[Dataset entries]
────────────────────────────────────────

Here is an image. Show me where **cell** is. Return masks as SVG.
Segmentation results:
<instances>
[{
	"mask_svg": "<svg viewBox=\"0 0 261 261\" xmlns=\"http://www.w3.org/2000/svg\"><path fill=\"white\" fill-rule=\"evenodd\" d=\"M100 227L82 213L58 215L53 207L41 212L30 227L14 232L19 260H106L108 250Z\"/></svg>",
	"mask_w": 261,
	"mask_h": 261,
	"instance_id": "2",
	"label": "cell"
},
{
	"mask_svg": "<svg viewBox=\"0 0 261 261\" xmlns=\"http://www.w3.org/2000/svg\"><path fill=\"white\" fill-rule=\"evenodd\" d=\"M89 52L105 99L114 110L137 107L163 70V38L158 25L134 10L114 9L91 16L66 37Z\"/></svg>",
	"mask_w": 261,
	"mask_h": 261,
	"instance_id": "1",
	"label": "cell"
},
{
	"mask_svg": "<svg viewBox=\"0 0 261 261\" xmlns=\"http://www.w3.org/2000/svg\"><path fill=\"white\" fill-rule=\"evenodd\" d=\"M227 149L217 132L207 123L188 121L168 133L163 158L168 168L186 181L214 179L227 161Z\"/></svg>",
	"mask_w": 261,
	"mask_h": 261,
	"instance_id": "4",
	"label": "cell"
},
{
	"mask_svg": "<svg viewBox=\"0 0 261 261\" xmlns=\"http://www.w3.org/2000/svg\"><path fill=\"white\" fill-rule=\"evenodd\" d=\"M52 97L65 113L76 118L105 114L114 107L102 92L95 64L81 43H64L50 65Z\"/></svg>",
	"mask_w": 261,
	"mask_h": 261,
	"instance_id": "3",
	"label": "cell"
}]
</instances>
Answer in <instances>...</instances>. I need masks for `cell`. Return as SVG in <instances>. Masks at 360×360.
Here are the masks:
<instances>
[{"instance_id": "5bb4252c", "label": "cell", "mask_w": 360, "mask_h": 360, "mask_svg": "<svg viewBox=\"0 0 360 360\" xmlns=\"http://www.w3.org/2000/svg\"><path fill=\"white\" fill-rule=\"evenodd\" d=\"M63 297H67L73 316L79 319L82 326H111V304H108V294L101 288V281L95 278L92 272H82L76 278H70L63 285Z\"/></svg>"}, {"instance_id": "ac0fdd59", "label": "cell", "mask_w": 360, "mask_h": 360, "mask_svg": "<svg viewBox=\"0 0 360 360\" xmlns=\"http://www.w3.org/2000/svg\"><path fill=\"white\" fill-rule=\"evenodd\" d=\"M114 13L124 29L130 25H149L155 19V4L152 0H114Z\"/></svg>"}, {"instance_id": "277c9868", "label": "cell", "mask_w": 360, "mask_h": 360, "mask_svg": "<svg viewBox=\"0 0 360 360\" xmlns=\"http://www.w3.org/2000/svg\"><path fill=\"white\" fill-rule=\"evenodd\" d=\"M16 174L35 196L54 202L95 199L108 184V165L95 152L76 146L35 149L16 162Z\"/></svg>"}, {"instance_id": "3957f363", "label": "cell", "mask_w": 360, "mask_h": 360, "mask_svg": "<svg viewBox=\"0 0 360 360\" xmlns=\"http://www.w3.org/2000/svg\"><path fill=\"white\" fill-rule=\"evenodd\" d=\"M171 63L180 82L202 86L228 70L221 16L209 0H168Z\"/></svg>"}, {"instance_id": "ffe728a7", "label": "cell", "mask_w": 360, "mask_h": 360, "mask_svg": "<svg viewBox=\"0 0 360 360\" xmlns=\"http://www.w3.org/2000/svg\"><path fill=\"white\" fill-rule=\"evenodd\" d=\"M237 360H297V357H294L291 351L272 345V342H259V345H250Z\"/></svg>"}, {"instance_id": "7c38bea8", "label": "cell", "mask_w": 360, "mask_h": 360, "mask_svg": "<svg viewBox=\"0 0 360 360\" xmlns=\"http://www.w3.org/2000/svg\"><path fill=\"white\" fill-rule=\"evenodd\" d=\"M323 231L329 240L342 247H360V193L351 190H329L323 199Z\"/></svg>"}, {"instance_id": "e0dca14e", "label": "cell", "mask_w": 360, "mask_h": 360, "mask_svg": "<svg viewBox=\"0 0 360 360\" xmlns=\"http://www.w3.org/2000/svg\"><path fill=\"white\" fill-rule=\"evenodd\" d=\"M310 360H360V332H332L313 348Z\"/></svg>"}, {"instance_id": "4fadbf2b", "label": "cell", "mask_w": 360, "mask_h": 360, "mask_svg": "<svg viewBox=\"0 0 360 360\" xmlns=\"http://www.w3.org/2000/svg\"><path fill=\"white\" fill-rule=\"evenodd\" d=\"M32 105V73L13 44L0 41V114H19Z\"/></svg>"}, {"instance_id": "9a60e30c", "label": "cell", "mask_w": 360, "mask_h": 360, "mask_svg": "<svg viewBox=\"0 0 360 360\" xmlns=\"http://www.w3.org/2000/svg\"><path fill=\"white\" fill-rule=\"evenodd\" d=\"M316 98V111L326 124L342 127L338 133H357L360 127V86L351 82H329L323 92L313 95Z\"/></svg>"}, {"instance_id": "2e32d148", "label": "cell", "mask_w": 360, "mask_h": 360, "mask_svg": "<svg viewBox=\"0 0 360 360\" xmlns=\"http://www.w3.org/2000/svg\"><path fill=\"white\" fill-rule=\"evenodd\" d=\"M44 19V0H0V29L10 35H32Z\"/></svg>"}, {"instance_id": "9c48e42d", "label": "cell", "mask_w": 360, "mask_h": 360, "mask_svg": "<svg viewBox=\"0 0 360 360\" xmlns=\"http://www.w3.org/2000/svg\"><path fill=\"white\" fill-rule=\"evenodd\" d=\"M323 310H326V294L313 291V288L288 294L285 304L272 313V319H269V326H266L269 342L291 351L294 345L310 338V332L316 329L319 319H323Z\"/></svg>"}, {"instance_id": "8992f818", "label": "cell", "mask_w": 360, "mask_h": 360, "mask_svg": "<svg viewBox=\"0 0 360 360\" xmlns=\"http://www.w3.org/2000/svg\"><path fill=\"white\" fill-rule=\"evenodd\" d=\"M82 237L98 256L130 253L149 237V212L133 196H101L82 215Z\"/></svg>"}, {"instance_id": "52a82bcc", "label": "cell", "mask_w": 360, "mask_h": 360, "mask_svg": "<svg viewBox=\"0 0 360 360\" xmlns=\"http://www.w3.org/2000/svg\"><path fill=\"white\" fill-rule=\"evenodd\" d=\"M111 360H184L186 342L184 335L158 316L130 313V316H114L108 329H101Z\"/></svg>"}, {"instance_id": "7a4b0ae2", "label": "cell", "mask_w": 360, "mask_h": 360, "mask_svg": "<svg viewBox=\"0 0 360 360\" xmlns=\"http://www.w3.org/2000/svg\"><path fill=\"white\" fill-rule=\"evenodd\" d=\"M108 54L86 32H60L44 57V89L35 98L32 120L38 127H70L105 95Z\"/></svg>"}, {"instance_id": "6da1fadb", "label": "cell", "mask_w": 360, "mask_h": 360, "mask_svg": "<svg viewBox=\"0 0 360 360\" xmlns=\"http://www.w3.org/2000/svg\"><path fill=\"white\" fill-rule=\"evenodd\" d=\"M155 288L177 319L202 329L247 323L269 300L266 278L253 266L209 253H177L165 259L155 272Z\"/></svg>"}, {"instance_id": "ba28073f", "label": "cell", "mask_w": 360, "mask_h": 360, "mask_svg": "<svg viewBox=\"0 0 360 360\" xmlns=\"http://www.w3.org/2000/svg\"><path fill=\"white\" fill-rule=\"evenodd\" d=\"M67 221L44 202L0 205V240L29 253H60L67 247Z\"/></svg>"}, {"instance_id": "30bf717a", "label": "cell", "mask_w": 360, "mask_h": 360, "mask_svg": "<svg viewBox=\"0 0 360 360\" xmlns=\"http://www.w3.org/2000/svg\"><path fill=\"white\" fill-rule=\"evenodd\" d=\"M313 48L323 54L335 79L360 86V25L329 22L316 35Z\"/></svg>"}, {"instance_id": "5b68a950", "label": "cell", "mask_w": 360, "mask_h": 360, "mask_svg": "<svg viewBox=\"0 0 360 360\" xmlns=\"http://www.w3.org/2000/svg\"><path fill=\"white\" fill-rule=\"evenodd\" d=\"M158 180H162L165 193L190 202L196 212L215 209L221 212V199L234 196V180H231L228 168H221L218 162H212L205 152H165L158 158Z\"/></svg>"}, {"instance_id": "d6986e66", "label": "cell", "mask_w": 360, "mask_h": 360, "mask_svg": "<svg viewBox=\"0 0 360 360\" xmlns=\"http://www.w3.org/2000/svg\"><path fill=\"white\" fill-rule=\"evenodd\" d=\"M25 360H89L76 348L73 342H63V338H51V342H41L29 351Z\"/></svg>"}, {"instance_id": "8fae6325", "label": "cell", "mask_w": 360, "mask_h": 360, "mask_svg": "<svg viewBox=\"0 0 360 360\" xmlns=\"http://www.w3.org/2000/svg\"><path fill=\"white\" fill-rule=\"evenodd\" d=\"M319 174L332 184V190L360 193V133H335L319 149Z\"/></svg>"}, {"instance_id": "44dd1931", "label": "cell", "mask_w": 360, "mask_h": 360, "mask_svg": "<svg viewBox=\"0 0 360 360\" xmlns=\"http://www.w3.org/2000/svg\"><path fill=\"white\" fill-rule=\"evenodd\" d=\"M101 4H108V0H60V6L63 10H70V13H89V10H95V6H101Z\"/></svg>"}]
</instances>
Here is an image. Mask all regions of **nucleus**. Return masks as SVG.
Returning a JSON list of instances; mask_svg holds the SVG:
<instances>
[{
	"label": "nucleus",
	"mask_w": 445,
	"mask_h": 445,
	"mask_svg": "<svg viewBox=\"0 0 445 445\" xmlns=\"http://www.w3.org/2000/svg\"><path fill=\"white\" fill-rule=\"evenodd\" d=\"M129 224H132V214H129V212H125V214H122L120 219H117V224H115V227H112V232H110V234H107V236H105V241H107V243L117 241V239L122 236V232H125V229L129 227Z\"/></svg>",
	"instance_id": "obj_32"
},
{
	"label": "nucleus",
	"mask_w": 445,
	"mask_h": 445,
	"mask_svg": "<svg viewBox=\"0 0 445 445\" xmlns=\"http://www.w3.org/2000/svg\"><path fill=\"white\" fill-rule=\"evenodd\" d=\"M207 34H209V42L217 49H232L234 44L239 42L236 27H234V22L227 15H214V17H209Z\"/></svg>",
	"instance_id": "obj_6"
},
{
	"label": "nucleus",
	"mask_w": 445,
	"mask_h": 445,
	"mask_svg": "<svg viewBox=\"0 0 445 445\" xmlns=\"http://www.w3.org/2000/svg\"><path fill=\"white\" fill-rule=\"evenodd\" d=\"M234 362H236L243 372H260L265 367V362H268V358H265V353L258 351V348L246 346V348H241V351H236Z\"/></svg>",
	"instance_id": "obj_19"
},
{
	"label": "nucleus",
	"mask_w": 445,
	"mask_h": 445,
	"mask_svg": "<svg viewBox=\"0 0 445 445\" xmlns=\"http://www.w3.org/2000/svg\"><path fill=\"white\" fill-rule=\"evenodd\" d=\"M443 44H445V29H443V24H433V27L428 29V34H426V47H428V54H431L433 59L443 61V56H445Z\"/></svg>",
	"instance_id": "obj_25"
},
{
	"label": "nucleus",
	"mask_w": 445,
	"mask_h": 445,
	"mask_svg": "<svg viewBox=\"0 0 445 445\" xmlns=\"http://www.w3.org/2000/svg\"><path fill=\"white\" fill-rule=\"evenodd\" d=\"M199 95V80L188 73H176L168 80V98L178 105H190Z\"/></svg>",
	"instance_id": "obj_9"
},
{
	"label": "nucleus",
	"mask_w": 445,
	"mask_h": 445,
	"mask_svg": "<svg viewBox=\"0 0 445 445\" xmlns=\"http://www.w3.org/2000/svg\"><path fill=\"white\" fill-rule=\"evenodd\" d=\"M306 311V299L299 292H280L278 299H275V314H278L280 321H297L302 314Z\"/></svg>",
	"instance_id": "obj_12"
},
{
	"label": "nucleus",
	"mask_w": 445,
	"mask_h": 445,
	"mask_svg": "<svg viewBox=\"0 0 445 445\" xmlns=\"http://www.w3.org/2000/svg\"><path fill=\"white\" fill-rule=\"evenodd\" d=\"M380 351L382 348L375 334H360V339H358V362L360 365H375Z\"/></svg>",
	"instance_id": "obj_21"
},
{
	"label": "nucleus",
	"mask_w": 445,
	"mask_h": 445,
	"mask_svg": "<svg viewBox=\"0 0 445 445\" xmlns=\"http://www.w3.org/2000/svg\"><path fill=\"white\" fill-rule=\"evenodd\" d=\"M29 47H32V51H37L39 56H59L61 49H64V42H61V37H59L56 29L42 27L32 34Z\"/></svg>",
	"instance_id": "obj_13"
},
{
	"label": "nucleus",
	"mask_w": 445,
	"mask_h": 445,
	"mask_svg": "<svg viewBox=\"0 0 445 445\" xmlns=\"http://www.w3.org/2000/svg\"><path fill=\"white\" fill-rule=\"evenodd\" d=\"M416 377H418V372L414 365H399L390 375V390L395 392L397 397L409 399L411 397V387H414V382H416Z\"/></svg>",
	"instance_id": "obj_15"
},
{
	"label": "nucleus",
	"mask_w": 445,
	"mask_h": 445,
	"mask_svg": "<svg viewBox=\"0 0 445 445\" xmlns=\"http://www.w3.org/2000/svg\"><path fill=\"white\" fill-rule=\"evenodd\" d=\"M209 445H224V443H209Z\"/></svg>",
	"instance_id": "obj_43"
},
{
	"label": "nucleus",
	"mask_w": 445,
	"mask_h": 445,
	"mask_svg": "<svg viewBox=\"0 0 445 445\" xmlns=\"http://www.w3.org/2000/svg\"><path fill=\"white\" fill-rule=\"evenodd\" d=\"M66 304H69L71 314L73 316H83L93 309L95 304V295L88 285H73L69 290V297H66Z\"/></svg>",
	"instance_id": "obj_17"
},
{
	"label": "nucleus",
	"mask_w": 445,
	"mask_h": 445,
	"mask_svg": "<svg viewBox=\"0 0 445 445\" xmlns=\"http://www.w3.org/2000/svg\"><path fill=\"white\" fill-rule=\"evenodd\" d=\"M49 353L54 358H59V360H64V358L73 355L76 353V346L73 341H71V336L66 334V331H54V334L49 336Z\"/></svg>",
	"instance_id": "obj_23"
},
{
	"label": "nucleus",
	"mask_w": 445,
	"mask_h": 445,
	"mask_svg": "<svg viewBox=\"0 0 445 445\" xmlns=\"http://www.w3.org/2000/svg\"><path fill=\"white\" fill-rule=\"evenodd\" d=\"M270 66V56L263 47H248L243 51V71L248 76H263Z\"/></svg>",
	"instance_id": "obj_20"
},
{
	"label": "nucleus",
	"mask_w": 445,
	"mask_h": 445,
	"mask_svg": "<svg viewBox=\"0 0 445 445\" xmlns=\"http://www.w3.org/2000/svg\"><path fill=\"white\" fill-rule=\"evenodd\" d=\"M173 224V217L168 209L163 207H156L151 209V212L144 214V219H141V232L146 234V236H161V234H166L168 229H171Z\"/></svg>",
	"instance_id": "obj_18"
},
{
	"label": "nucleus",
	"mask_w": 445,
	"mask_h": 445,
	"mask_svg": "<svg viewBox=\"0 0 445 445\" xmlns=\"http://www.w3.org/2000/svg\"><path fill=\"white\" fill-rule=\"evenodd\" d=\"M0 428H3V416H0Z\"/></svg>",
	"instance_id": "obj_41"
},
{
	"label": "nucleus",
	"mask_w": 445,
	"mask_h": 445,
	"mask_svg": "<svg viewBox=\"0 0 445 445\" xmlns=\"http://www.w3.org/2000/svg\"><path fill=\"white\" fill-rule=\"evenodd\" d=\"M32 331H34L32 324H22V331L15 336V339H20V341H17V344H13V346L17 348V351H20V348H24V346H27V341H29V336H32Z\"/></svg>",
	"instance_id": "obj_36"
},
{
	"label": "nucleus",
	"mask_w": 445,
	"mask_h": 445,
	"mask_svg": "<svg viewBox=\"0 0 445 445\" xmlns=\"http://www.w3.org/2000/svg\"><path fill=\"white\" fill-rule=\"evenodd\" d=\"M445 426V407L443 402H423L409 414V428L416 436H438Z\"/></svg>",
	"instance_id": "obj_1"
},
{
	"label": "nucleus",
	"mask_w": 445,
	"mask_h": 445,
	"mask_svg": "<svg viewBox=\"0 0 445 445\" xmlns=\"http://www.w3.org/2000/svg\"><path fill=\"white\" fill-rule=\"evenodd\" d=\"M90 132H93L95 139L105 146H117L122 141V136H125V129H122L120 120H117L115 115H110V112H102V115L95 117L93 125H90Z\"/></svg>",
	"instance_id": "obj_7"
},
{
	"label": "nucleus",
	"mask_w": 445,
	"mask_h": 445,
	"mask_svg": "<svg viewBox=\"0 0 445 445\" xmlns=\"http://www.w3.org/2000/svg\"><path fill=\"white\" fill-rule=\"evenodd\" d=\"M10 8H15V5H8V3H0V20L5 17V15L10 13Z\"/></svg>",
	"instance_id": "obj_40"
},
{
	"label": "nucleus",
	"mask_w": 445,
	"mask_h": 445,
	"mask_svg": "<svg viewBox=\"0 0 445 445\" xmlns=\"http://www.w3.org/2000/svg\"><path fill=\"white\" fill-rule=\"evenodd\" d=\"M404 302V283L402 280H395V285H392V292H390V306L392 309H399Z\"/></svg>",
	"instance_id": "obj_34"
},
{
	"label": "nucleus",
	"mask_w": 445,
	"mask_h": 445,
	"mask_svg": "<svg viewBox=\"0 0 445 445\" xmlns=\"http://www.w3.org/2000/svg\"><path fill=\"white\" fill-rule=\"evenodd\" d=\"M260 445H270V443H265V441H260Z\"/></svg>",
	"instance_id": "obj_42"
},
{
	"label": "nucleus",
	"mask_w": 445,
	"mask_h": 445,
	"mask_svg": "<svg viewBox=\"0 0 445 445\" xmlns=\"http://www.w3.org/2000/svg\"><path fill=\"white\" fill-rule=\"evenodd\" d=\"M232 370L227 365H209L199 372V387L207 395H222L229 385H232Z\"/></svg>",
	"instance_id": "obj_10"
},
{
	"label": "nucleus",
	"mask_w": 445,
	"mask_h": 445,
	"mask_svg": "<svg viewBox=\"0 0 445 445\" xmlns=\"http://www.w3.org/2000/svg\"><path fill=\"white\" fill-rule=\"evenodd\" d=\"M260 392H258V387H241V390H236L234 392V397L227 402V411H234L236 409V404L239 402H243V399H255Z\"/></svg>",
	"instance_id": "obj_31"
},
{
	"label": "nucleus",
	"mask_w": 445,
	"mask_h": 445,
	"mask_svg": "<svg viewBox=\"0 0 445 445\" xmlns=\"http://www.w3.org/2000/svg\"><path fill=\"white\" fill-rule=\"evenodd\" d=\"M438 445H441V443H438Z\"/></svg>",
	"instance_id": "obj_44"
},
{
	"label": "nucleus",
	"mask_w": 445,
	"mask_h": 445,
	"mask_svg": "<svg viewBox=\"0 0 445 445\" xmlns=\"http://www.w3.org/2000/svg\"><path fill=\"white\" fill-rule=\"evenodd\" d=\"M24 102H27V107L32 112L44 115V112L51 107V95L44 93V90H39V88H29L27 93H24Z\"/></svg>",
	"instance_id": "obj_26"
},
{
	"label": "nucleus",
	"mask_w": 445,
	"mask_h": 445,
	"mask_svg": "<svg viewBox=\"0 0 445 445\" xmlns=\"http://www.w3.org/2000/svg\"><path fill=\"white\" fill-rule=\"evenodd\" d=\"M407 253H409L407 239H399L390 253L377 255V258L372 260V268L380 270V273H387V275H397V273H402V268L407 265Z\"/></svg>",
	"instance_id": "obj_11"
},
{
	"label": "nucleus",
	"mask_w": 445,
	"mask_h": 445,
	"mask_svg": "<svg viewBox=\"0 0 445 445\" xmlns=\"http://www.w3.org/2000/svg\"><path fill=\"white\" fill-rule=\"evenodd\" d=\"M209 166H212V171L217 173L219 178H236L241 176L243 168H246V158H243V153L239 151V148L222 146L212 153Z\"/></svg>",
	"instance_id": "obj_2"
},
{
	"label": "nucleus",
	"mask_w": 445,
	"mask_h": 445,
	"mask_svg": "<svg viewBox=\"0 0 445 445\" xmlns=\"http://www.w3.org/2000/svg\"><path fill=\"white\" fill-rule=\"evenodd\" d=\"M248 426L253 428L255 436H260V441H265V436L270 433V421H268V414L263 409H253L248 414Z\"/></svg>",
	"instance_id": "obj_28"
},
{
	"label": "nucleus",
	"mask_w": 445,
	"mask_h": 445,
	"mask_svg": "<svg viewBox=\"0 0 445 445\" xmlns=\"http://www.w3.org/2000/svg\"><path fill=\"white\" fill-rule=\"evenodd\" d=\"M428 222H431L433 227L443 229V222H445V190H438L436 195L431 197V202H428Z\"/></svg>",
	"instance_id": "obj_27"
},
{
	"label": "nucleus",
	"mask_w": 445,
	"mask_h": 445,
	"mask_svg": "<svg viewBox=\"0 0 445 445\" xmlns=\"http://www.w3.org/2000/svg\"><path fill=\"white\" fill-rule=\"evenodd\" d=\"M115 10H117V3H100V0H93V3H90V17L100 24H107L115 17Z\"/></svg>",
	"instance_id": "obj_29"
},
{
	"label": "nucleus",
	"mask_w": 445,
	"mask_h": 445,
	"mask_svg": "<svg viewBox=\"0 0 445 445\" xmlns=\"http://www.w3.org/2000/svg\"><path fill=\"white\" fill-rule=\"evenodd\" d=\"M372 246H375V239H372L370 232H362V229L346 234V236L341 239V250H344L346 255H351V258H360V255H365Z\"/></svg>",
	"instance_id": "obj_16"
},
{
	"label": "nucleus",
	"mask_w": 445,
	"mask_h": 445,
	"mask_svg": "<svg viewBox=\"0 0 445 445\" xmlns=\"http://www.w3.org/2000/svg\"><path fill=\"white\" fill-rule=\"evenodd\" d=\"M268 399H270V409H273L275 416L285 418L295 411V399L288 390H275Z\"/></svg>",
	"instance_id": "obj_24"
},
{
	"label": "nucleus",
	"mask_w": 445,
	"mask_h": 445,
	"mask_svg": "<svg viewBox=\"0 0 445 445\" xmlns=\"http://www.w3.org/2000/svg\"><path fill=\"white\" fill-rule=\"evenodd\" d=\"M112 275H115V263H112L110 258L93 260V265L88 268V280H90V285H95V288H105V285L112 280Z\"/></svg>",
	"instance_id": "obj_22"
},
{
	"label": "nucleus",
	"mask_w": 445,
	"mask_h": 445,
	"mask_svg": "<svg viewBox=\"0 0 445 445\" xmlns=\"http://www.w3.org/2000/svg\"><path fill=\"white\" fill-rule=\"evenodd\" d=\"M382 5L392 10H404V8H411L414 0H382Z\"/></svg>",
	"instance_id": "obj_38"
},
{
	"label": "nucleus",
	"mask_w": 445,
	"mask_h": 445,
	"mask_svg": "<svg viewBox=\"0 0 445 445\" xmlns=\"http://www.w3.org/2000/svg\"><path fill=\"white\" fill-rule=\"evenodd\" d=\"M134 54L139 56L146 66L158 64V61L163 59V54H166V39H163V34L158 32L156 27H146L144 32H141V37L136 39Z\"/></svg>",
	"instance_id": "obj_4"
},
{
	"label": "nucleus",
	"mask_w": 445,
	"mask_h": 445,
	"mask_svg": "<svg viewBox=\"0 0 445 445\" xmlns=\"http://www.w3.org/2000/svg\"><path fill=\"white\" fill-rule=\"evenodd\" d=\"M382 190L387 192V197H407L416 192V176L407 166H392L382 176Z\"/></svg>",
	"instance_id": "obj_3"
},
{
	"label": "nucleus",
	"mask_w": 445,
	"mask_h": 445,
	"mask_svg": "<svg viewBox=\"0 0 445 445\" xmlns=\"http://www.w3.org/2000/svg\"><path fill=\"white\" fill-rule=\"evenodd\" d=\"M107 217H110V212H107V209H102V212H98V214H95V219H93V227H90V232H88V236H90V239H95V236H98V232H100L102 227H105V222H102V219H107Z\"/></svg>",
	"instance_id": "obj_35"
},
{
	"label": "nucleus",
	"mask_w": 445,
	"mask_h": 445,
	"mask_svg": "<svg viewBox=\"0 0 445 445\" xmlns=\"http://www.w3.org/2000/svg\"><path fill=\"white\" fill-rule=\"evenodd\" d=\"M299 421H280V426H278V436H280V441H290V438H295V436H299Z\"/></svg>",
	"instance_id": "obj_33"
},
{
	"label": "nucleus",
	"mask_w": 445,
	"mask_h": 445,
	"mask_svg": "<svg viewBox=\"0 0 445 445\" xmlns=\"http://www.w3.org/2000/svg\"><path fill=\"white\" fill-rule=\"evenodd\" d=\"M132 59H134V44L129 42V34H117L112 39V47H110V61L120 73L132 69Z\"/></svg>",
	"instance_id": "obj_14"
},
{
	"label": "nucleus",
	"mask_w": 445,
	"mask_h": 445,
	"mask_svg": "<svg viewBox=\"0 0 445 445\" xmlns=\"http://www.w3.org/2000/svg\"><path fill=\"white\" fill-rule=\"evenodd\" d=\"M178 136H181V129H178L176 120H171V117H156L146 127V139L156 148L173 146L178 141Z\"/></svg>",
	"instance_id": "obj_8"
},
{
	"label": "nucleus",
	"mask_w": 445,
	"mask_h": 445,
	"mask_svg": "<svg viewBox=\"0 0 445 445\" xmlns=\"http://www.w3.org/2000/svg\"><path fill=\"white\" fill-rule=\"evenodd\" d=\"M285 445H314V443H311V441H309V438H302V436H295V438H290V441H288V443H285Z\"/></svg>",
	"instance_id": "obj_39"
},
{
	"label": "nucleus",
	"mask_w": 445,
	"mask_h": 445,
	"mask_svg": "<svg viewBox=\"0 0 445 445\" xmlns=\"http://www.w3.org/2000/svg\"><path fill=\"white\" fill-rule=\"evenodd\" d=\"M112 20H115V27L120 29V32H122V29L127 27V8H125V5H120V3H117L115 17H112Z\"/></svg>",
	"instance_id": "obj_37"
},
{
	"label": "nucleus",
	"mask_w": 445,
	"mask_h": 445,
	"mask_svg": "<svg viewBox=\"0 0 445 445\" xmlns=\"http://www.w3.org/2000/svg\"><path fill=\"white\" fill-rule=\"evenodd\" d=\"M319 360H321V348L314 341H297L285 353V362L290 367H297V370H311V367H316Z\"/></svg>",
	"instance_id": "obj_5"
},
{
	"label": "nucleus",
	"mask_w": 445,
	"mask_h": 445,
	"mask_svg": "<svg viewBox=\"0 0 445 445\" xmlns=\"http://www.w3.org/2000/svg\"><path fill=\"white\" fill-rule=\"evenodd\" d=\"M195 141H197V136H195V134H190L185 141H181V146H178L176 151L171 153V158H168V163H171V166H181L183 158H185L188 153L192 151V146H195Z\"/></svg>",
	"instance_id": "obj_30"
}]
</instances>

────────────────────────────────────────

Which lines in the data above contain the string "image"? Copy each of them in full.

# Solution
Here is an image. Show me where **cell** is. Return masks as SVG.
Here is an image. Mask all regions of **nucleus**. Return masks as SVG.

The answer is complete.